• _Task prompt_
Answer these from the text on collaboration mode selection:
(a) How many subtasks at most can run in parallel under Mode B?
(b) Which script does Mode F use?
(c) According to the heuristic, which mode fits pure evidence-gathering?

• _Given text_
%%

Phase 2: Collaboration Mode Selection

Choose a mode based on task characteristics. The one-line summary is here; full diagrams, examples, and constraints are in references/collaboration-modes.md.

Mode When to use Key script
0 — Scout / Exploration Read-heavy fact-finding (search, logs, impact mapping). Default for any broad repo/data sweep Claude Code was about to do itself. ask_codex.sh --read-only
A — Single Delegation Clearly bounded standalone implementation. ask_codex.sh
B — Parallel Delegation Multiple independent subtasks with no file overlap (max 3 in parallel). ask_codex.sh × N background
C — Iterative Review Loop High-quality-bar work; Claude Code reviews and sends specific fix instructions over --session (max 3 rounds). ask_codex.sh + --session
D — Feasibility Check Validate a Claude-Code-designed approach against real code before committing to it. ask_codex.sh --read-only
E — Cross Review Independent reviewer perspective (Codex reviews Claude's work, or Claude reviews Codex's). ask_codex.sh --read-only or codex exec review
F — Brokered Collaboration Long-running work where Claude Code wants to inspect progress and steer mid-flight. codex_broker.sh

Heuristic: If the task is short and self-contained → A. If it needs live observation or mid-course correction → F. If it's pure evidence-gathering → 0. If quality bar is high → C.

%%

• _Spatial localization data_
%%

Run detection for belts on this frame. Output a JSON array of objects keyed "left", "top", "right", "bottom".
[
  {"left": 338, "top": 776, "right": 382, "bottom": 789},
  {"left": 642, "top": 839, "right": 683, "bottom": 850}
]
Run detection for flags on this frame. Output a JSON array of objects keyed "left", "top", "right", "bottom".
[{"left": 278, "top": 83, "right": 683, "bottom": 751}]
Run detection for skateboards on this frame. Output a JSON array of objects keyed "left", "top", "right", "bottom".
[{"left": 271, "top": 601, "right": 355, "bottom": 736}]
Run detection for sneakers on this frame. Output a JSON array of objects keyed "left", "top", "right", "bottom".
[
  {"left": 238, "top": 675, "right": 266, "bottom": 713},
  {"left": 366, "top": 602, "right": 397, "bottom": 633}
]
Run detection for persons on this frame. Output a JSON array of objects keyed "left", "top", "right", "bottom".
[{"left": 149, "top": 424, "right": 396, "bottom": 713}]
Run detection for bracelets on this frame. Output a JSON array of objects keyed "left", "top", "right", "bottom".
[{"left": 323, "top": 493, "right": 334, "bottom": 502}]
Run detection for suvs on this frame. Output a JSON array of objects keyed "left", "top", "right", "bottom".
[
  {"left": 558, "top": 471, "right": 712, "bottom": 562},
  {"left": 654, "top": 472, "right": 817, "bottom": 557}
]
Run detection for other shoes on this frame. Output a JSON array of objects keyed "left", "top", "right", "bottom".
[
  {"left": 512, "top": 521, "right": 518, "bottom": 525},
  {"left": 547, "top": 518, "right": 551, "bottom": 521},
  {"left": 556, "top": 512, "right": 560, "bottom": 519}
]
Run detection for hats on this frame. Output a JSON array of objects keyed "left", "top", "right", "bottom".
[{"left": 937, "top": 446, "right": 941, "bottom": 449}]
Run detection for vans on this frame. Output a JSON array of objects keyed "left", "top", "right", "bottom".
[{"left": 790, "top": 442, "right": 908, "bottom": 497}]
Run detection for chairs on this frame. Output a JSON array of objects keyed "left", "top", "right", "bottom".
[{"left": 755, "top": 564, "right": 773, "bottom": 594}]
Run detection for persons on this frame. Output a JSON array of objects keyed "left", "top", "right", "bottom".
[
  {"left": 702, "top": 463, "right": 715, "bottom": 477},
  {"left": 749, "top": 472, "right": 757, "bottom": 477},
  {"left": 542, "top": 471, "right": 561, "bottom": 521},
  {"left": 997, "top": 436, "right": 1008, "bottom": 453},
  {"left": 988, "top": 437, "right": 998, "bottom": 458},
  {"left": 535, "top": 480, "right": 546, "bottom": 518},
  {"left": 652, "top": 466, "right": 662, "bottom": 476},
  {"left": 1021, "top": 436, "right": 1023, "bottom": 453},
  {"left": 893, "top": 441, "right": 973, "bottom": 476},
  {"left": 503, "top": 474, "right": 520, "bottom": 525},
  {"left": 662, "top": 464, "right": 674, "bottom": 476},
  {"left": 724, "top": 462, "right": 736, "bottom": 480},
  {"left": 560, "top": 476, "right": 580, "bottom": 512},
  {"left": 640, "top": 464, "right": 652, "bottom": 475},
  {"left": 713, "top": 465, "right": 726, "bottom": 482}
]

%%

• _Exercise output_
(a) 3
(b) codex_broker.sh
(c) Mode 0 (Scout / Exploration)